Consider instead a single simple function New
:
New←{
⍝ ⍺ ←→ [Parent, 0 - no parent]
⍝ ⍵ ←→ Tag [Content [Attributes]]
⍝ ← ←→ Element
⍺←0
s←IsString ⍵
t c a←s⊃(3↑⍵,⊂⍬)(⍵''⍬)
e←⎕NS''
e.Tag←,t
e.Parent←⍺
e.Content←''
_←a SetAttributes e
e⊣Add/⍺ e c
}
We can now create an object for an element, and produce HTML from it:
h←New 'h1' 'My Title'
DOM2HTML h
<h1>My Title</h1>
Attributes may be specified by assignment:
h.class←'chapter'
DOM2HTML h
<h1 class="chapter">My Title</h1>
Elements can be created as children:
d←New 'html'
b←d New 'body'
m←b New 'main'
DOM2HTML d
<!DOCTYPE html>
<html>
<body>
<main></main>
</body>
</html>
Content may be directly assigned:
m.Content←h
DOM2HTML d
<!DOCTYPE html>
<html>
<body>
<main>
<h1 class="chapter">My Title</h1>
</main>
</body>
</html>
Producing HTML without explicit catenation is only a small part of the benefit.

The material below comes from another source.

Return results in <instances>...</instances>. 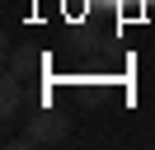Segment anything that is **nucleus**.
<instances>
[{"label": "nucleus", "instance_id": "obj_1", "mask_svg": "<svg viewBox=\"0 0 155 150\" xmlns=\"http://www.w3.org/2000/svg\"><path fill=\"white\" fill-rule=\"evenodd\" d=\"M66 131H71L66 117L42 112V117H33V127H28V136H24V145H42V141H57V136H66Z\"/></svg>", "mask_w": 155, "mask_h": 150}, {"label": "nucleus", "instance_id": "obj_2", "mask_svg": "<svg viewBox=\"0 0 155 150\" xmlns=\"http://www.w3.org/2000/svg\"><path fill=\"white\" fill-rule=\"evenodd\" d=\"M14 108H19V84L5 80V117H14Z\"/></svg>", "mask_w": 155, "mask_h": 150}]
</instances>
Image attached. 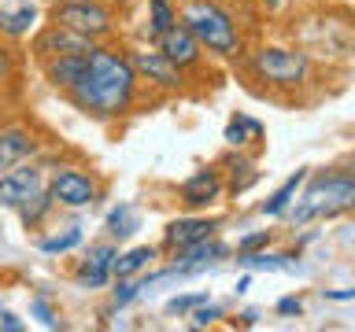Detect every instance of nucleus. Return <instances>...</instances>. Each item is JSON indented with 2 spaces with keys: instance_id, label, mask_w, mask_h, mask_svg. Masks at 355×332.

Consider the function Elements
:
Elements←{
⍝ ⍵ ←→ Element
⍝ ← ←→ Vector of ⍵ and all sub elements
326≠⎕DR ⍵:⍬
⍵,{c←{0=≢⍵:⍬ ⋄ ⍵/⍨326=⎕DR¨⍵}⍵.Content
0=≢c:⍬
⊃,/c,¨∇¨c}⍵
}
This traverses the DOM and yields a simple vector of all the elements:
e←Elements d
e.Tag
┌────┬────┬────┬──┐
│html│body│main│h1│
└────┴────┴────┴──┘
With this function in hand, various covers like ElementByID
or ElementsByTag
are trivial to write. Now its easy to find all the h1 headers and change, say, their class.
Tables are especially painful to deal with without the proper tooling. With a few helper functions to extract cells, we can manipulate HTML tables like an array programmer should:
t←NewTable ⍕¨3 4⍴⍳12
c←BodyCells t
c[;2].class←⊂'char'
DOM2HTML t
<table>
<tbody>
<tr>
<td>0</td>
<td>1</td>
<td class="char">2</td>
<td>3</td>
</tr>
<tr>
<td>4</td>
<td>5</td>
<td class="char">6</td>
<td>7</td>
</tr>
<tr>
<td>8</td>
<td>9</td>
<td class="char">10</td>
<td>11</td>
</tr>
</tbody>
</table>
Finally we can take HTML and get back the DOM:
html←DOM2HTML t
t2←HTML2DOM html
html≡DOM2HTML t2
1
Where HTML2DOM
is:
HTML2DOM←{
⍝ ⍵ ←→ HTML
⍝ ← ←→ DOM
0=≢⍵:⍬
{⍵⌷⍨⍳1=⍴⍵}0{
m←⍵
0=≢m:⍺
b←m[;0]=0
p←⍺{⍺ New 3↑1↓⍵}¨↓b⌿m
m[;0]-←1
p⊣p ∇¨1↓¨b⊂[0]m
}⎕XML ⍵
}
Once you start creating HTML this way, patterns arise and utility functions fall out naturally. These utilities return content that can be manipulated and injected anywhere.